## DIRECTION 1:
Please answer these questions about the Q&A on hiring and onboarding, each on its own line:
(a) What does the organization's internal training for new employees cover?
(b) What two kinds of items should the interview rubric include?
(c) What red flag did one client recently share?
## DIRECTION 2:
Write the next part of the Q&A on hiring and onboarding, picking up after its final sentence.

Q&A: Hiring and Onboarding for DEIBelonging

question and answer with llsa Govan's and J.P. Anderson's headshots

We are excited to bring you our next Question & Answer segment! You wrote in and we answered! Our question comes from an organization about onboarding new staff.


We do organizational learning as a staff on a variety of DEI topics. When we hire a new employee, we have an internal training that has to do with the history of our own organization and our learning journey. However, it is always a challenge to onboard a new staff person and get them “caught up” to the work that the rest of the employees have done in the past. How do we create a baseline learning series for new employees, what should it include (it’s hard to do this learning alone when the rest of the staff have already done it), and what is a reasonable timeline? Beyond questions during the interview, how do we determine where people are at on their learning journey and how to align them with our organizational learning?

Greetings,


Let’s jump to your interview and work forward from there. Many organizations that have

a commitment to Diversity, Equity, Inclusion, and Belonging (DEIB) struggle with making

sure the people they hire share this commitment. You’ll want to discuss what baseline

experience, openness, and understanding you want candidates to have and then

determine how to measure this.


As you’re asking questions in the interview related to DEIB, create a rubric that includes

"look fors" and "red flags." Some of these may be nonverbal cues, like getting flustered

when people speak with a heavy accent and asking them to speak more clearly (a red

flag shared by one client recently). During the hiring process, many people may be able

to “talk the talk” of racial justice. Include ways to assess candidates beyond their

response to an interview panel.

## DATA SHOWN:
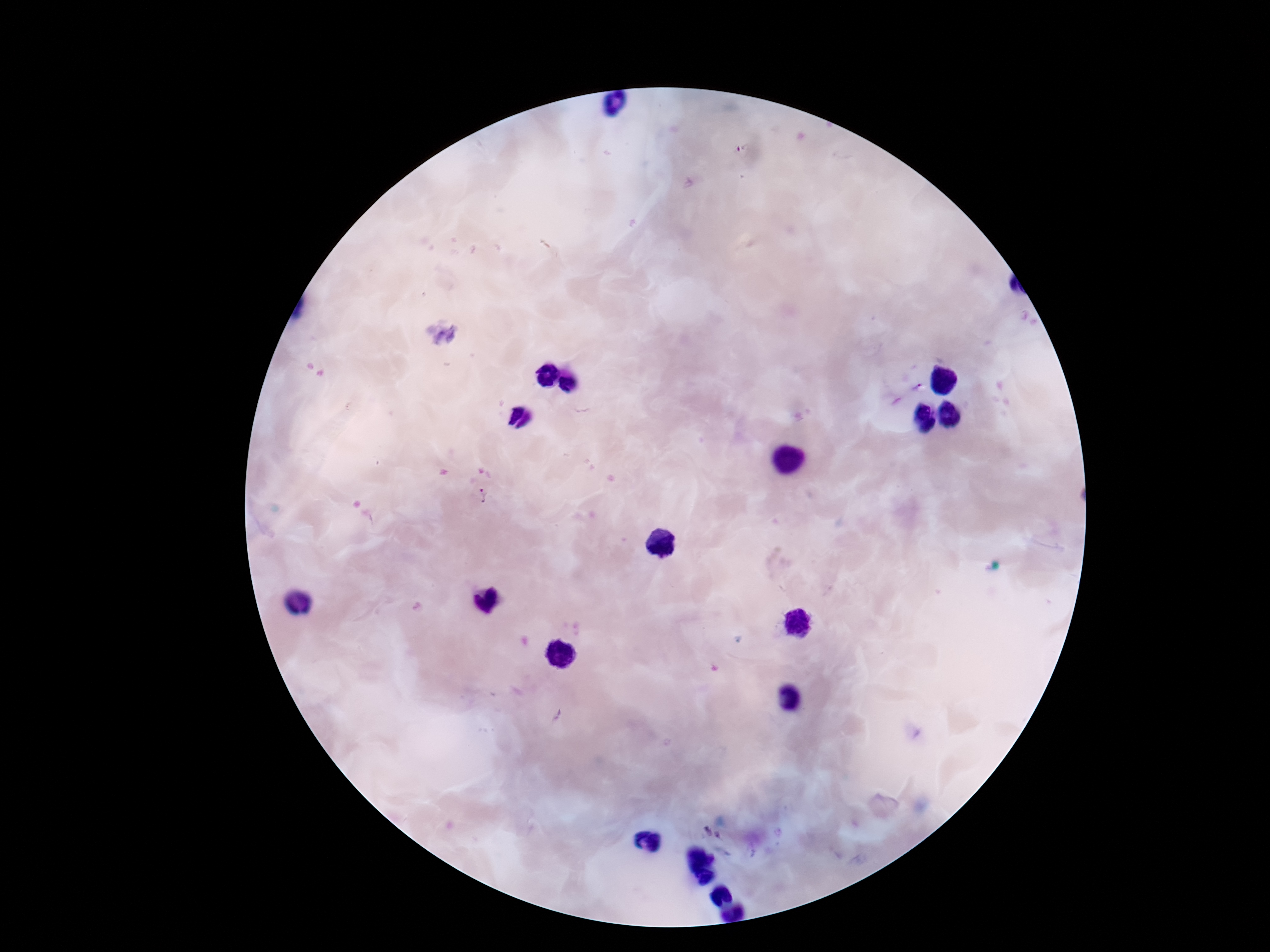

Approximate object centers, in pixels from the top-left corner. Plasmodium parasite locations: (x=916, y=387), (x=481, y=496). Smartphone photograph taken through the microscope eyepiece. Patient malaria status: infected. 100x magnification. One field from this slide. Giemsa stain. Thick blood film. Image is 1270×952 pixels.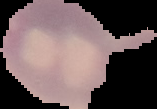

The area outside the segmented cell region is set to black. Result: malaria parasites detected. Image is 157×109 pixels. From a thin blood film.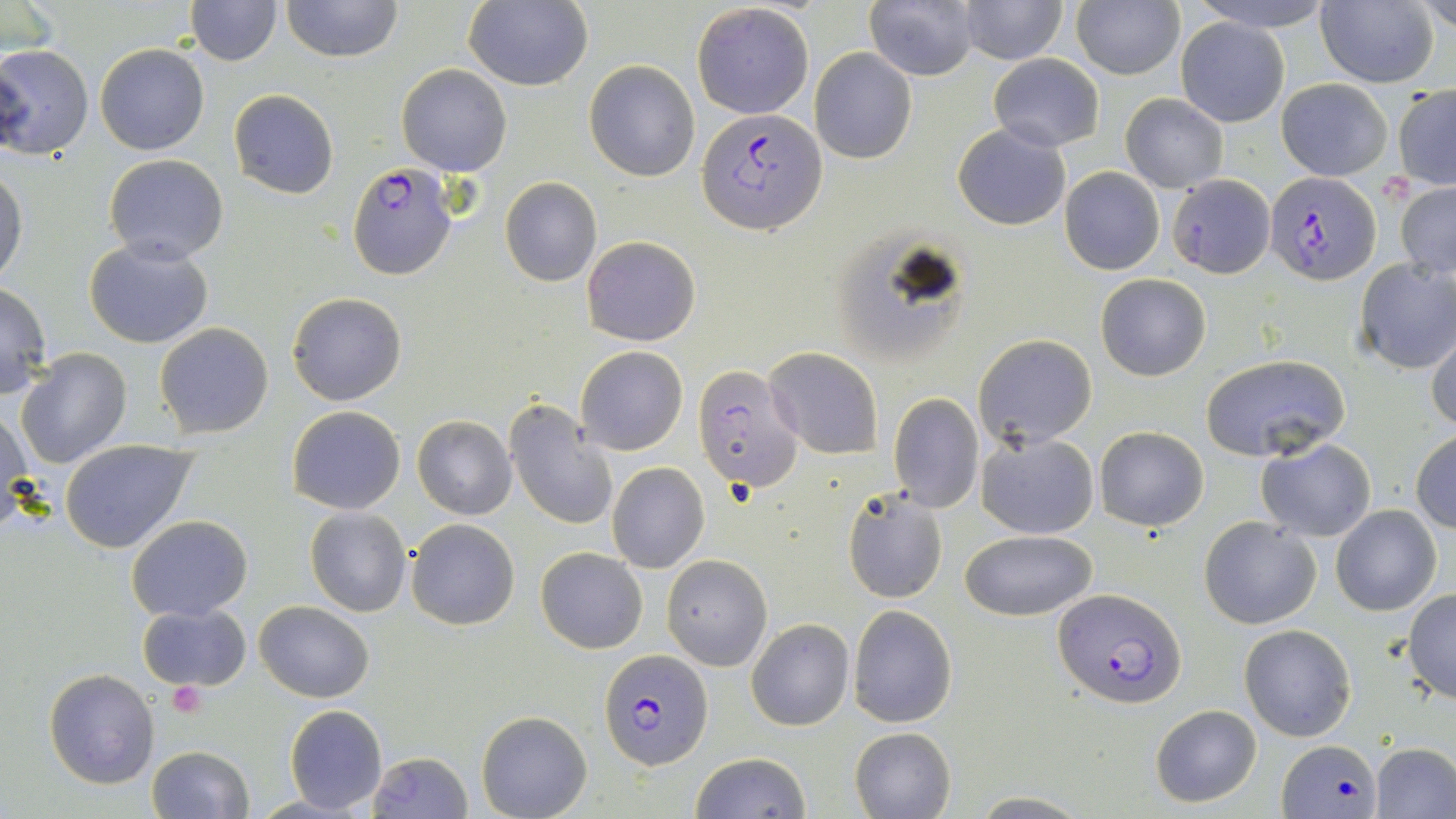
Approximate bounding boxes as [x1, y1, x2, y2] in pixels. Plasmodium falciparum-infected red blood cell locations: [699, 108, 826, 236], [347, 162, 458, 282], [1266, 171, 1379, 286], [692, 363, 802, 495], [1052, 589, 1184, 709], [599, 648, 713, 770], [1277, 738, 1380, 819]. Uninfected red blood cell locations: [184, 0, 282, 66], [280, 0, 403, 62], [1188, 0, 1338, 32], [1315, 0, 1438, 88], [463, 1, 593, 90], [1071, 1, 1183, 79], [1418, 1, 1455, 37], [866, 2, 980, 80], [957, 2, 1068, 64], [691, 4, 815, 118], [1174, 16, 1290, 126], [0, 43, 94, 161], [95, 44, 209, 155], [809, 48, 917, 163], [988, 54, 1104, 152], [584, 59, 700, 181], [397, 63, 511, 175], [1275, 78, 1393, 180], [1392, 85, 1456, 191], [228, 89, 339, 200], [1120, 93, 1228, 193], [953, 124, 1071, 230], [103, 153, 229, 265], [0, 164, 27, 287], [1060, 167, 1164, 276], [1168, 174, 1276, 277], [499, 177, 602, 287], [1394, 180, 1456, 280], [581, 235, 701, 347], [84, 239, 214, 349], [1353, 257, 1456, 374], [1095, 274, 1210, 382], [0, 283, 52, 398], [287, 292, 407, 406], [154, 322, 274, 439], [1426, 326, 1456, 434], [974, 334, 1097, 449], [575, 345, 688, 456], [15, 347, 133, 469], [765, 347, 884, 459], [1200, 351, 1351, 461], [888, 394, 984, 513], [505, 400, 618, 532], [1, 405, 31, 527], [287, 406, 406, 514], [412, 416, 517, 520], [1094, 426, 1209, 530], [1411, 430, 1456, 534], [976, 432, 1099, 539], [1256, 437, 1376, 542], [61, 439, 198, 553], [606, 463, 709, 572], [842, 486, 950, 604], [1332, 505, 1441, 616], [304, 507, 412, 616], [126, 515, 252, 621], [1199, 516, 1321, 630], [407, 518, 521, 631], [961, 531, 1098, 622], [536, 547, 647, 653], [661, 555, 771, 672], [1403, 590, 1456, 704], [254, 601, 374, 702], [138, 603, 252, 691], [849, 605, 957, 727], [747, 617, 854, 731], [1239, 623, 1358, 742], [44, 668, 159, 788], [1150, 704, 1262, 808], [284, 706, 387, 813], [477, 711, 592, 819], [849, 725, 957, 819], [1372, 743, 1456, 818], [147, 746, 254, 819], [366, 751, 474, 819], [688, 752, 811, 819], [969, 793, 1092, 817], [252, 795, 359, 817]. Platelet locations: [167, 679, 206, 718]. Slide-level diagnosis: Plasmodium falciparum. Thin blood smear. Image is 1456×819 pixels. May-Grünwald-Giemsa stain. 1000x magnification. Single field of view. Optical microscopy.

## EXERCISE ANSWER 1:
(a) The history of the organization and its learning journey.
(b) "Look fors" and "red flags."
(c) Getting flustered when people speak with a heavy accent and asking them to speak more clearly.

## EXERCISE ANSWER 2:
Once you hire someone, beyond what you’re already doing around the history of your

organization, you’ll want to make sure that person understands your mission and vision

for DEIB and why it is important to you, the framework you use to understand this work,

and common language. What else you include in on-boarding will depend on what

people need to support your DEIB work and what experience they already bring. We

worked with one organization that regularly talked about White Supremacy Culture as if

that was a concept that was not only known but could applied, but people weren’t

provided training, and this resulted in a lot of confusion and a bit of an “us vs. them”

mentality rather than collaboration.


Cultures Connecting is currently developing independent on-line learning opportunities

that involve videos and written reflections to cover our foundational workshop content

because we get this question so often. Another great resource is the 21 Day Racial

Equity Habit Building Challenge. You can choose which readings and videos best align

with your goals, and you may decide you want to do the 21 Day Challenge as an

organization.


As you say, one person learning on their own doesn’t have the same impact as the

community built when you work through challenging conversations in workshops. If

possible, pair new hires to work through these sessions together. Have them share

reflections with an equity leader or mentor and give them the opportunity to talk through

questions and challenges that emerge. Anytime we talk about new learning, it further

solidifies our understanding.


Finally, don’t rush the process and leave people feeling overwhelmed. Give them the

release time needed from other responsibilities to fully engage with this work and see

how it is connected to their everyday job duties. The timeline will depend on the

baseline understanding you determine new employees must have, other onboarding

processes, and what you want them to learn. In other words, this will likely look very

different from one organization to the next.


Thank you for the question!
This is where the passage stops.